Adding value to NTFPs can create new economic opportunities for communities near forests. By processing, packaging, and marketing NTFPs in new and innovative ways, local people can earn more money from the resources they collect. This can help to reduce poverty and create more sustainable livelihoods. When NTFPs are more valuable, communities have a greater incentive to protect the forests that produce them. This can help to reduce deforestation and other negative impacts on forest ecosystems. It can also encourage the sustainable use of resources, which can help to maintain biodiversity and other critical ecological processes. Many NTFPs have essential medicinal properties that can be used to treat a range of health conditions. Adding value to these products can make them more accessible to people who need them. This can help improve health outcomes, particularly in areas with limited access to conventional healthcare. NTFPs are often deeply embedded in local cultures and traditions. By adding value to these products, we can help to preserve and celebrate these cultural practices. This can help to strengthen local identities and promote cultural diversity. Overall, adding value to NTFPs can have a range of positive impacts for both people and the environment. By creating economic opportunities, encouraging conservation, improving health outcomes, and preserving cultural traditions, we can help to build more sustainable and resilient communities.

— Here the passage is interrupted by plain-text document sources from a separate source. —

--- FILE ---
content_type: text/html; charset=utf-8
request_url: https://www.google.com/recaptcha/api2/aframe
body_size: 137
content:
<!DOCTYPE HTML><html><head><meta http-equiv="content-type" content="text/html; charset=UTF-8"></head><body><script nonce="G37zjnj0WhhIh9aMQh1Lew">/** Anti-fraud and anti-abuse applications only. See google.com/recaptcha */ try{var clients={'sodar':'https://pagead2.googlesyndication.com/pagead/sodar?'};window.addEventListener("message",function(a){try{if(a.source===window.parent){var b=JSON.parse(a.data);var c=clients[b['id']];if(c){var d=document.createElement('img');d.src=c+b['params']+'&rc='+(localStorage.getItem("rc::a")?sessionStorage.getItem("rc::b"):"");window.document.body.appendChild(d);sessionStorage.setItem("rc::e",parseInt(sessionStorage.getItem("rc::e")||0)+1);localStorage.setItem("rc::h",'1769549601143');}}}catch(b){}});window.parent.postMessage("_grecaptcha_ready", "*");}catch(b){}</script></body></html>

It is essential to understand the perceptions of local communities regarding the commercialisation and value addition of NTFPs to develop sustainable strategies that support local livelihoods and enhance the conservation and management of forest resources. Forest-adjacent communities in Ghana can maximise the economic and social benefits of NTFPs by addressing the identified gap and promoting value addition. The result would be improved livelihoods and forest management practices for these communities. The purpose of this study was to add to the body of knowledge related to perceptions and practices regarding NTFPs in forest-adjacent communities in Ghana. In addition to providing valuable insights for policymakers, practitioners, and researchers, this study also identifies strategies for promoting sustainable commercialisation, value addition, and equitable distribution of NTFP benefits, which will positively impact local communities and forest ecosystems. Based on our research results, we suggest that future research focus on proper education to the locals on the additional values of NTFP, which stands to increase the price NTFPs. The government make affordable loan facilities available to locals willing to process and add value to NTFPs and measure harvest amounts. Considering the provisioning service that NTFPs provide, within the scheme of payments for ecosystem services may also warrant future research.